(begin)

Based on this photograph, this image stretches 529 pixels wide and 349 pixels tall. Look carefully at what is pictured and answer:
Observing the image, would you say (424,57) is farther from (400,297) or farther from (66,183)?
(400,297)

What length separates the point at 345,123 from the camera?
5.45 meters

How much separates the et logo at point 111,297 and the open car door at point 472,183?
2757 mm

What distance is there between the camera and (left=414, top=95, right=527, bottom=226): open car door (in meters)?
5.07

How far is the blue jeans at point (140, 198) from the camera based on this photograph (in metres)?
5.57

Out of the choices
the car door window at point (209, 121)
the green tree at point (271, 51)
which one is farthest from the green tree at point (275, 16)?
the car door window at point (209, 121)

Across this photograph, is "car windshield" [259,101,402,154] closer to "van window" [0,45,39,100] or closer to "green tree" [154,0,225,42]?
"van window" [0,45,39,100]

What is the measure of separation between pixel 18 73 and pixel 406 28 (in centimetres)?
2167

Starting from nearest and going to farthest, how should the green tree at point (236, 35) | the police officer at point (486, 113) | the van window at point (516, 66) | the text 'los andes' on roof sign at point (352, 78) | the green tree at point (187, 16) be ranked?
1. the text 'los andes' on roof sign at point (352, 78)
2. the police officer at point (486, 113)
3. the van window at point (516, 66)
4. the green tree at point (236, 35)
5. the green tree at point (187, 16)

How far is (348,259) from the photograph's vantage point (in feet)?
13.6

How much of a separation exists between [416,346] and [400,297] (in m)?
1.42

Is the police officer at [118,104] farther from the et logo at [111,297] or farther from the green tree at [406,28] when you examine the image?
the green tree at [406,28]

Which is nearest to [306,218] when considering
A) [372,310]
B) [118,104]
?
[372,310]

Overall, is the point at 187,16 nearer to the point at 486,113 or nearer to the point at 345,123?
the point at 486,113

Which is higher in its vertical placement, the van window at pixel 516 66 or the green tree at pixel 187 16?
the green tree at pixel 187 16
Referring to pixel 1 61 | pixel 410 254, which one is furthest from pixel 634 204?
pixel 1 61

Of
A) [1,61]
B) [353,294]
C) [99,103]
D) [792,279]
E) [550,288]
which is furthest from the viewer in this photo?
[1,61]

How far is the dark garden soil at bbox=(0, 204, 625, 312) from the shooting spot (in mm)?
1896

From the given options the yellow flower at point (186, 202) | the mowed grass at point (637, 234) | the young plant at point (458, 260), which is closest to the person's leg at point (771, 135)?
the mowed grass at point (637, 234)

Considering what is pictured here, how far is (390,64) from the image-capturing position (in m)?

(end)

What is required → Repeat the listing exactly, from its first line to its last.

Solved exercise →
Based on this photograph, this image stretches 529 pixels wide and 349 pixels tall. Look carefully at what is pictured and answer:
Observing the image, would you say (424,57) is farther from (400,297) or farther from (66,183)?
(400,297)

What length separates the point at 345,123 from the camera?
5.45 meters

How much separates the et logo at point 111,297 and the open car door at point 472,183?
2757 mm

What distance is there between the camera and (left=414, top=95, right=527, bottom=226): open car door (in meters)?
5.07

How far is the blue jeans at point (140, 198) from the camera based on this photograph (in metres)?
5.57

Out of the choices
the car door window at point (209, 121)
the green tree at point (271, 51)
which one is farthest from the green tree at point (275, 16)?
the car door window at point (209, 121)

Across this photograph, is "car windshield" [259,101,402,154] closer to "van window" [0,45,39,100] or closer to "green tree" [154,0,225,42]?
"van window" [0,45,39,100]

What is the measure of separation between pixel 18 73 and pixel 406 28 (in centimetres)?
2167

Starting from nearest and going to farthest, how should the green tree at point (236, 35) | the police officer at point (486, 113) | the van window at point (516, 66) | the text 'los andes' on roof sign at point (352, 78) | the green tree at point (187, 16) be ranked?
1. the text 'los andes' on roof sign at point (352, 78)
2. the police officer at point (486, 113)
3. the van window at point (516, 66)
4. the green tree at point (236, 35)
5. the green tree at point (187, 16)

How far is (348,259) from the photograph's vantage point (in feet)?
13.6

How much of a separation exists between [416,346] and [400,297] (in m)?
1.42

Is the police officer at [118,104] farther from the et logo at [111,297] or farther from the green tree at [406,28] when you examine the image?
the green tree at [406,28]

Which is nearest to [306,218] when considering
A) [372,310]
B) [118,104]
?
[372,310]

Overall, is the point at 187,16 nearer to the point at 486,113 or nearer to the point at 345,123?
the point at 486,113

Which is higher in its vertical placement, the van window at pixel 516 66 or the green tree at pixel 187 16?
the green tree at pixel 187 16
Referring to pixel 1 61 | pixel 410 254, which one is furthest from pixel 634 204?
pixel 1 61

Of
A) [1,61]
B) [353,294]
C) [99,103]
D) [792,279]
E) [550,288]
which is furthest from the viewer in this photo?
[1,61]

How far is the dark garden soil at bbox=(0, 204, 625, 312) from the shooting spot (in mm)?
1896

From the given options the yellow flower at point (186, 202) | the mowed grass at point (637, 234) | the young plant at point (458, 260), which is closest to the person's leg at point (771, 135)?
the mowed grass at point (637, 234)

Considering what is pictured here, how far is (390,64) from the image-capturing position (in m)?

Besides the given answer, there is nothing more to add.